>>>

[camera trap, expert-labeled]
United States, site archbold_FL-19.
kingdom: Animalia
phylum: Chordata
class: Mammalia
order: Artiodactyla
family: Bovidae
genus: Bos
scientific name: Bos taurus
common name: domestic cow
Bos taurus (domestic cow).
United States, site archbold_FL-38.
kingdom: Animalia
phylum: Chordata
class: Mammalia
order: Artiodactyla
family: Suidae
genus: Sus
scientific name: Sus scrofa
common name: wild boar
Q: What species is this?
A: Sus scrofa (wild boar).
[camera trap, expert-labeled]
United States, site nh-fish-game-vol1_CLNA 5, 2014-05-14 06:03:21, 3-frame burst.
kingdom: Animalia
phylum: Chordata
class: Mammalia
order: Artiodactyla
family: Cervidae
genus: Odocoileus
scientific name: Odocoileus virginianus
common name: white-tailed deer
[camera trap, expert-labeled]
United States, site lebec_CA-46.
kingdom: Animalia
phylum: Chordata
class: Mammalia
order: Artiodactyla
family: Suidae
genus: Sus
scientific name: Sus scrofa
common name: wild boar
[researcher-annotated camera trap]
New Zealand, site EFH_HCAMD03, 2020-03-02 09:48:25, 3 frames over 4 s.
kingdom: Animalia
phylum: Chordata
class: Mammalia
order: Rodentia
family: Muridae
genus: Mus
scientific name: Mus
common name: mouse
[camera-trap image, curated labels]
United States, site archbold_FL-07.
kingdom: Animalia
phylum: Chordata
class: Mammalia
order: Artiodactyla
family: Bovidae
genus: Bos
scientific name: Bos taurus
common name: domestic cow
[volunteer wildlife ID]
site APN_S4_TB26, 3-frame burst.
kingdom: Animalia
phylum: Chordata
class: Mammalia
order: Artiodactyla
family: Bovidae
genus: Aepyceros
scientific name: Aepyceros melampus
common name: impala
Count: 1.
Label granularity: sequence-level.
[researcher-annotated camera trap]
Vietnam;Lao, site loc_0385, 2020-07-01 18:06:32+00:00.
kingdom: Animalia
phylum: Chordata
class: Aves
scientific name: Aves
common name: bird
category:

<<<

• Task
Line count for the word "scientific": please state how many lines of the records above contain it, and nothing else.

• Result for this exercise
8